AU FÉMININ de Esther Granek

Qu’elles soient mères au foyer ou business women accomplies, nombre de femmes se reconnaîtront dans le poème Au Féminin
Avec humour, Esther Granek y décrit cette culpabilité insidieuse que chacune d’elle ressent quotidiennement, ou au moins une fois dans sa vie : la charge mentale. Eh oui ! Même au XXIème siècle, certaines attentes qui pèsent sur la gente féminine résistent. Toutes se résument en un mot : la perfection. Je caricature bien sûr ! C’est une généralité, mais tu as compris l’idée.

Alors nous accorder du temps devient une faute, un déni des responsabilités.
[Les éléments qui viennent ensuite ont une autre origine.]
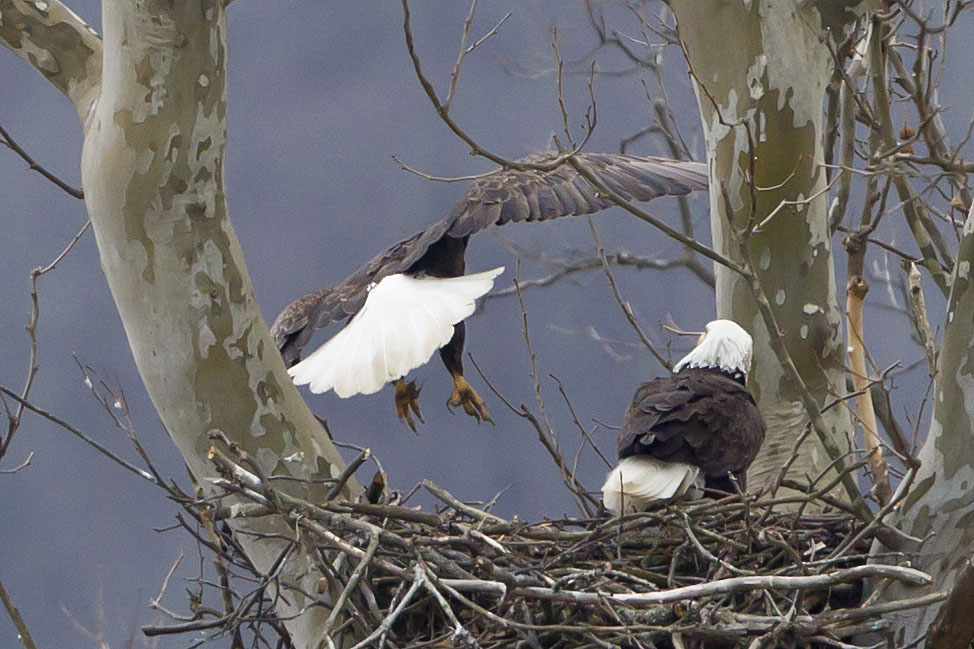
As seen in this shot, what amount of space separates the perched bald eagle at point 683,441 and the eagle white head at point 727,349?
22 cm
Souvent, il y a ce sentiment qu’en notre absence, tout va s’effondrer. La fameuse phrase “Sois belle et tais-toi” aurait-elle évolué en “Sois belle et active-toi”
Or ne plus agir, c’est s’ennuyer, dormir, rêver… Des moments suspendus, sans rien faire ni penser, essentiels à notre équilibre.

Poétesse belgo-israélienne, née à Bruxelles pendant les années 20, Esther Granek connaît les misères de l’Occupation.

Déportée, elle s’échappe des camps nazis en 1941, retourne au Plat Pays et se cache dans une famille chrétienne jusqu’à la fin de la guerre. 
Elle s’installe ensuite à Tel-Aviv, où elle travaille pendant 35 ans pour l’ambassade de Belgique.

Autodidacte, cette auteure-compositrice – qui n’a jamais pu suivre des études – publie durant sa vie plusieurs recueils de chansons, poèmes et autres ballades. Se moquant des modes et des conventions, ses vers séduisent par leur fantaisie autant que leur liberté.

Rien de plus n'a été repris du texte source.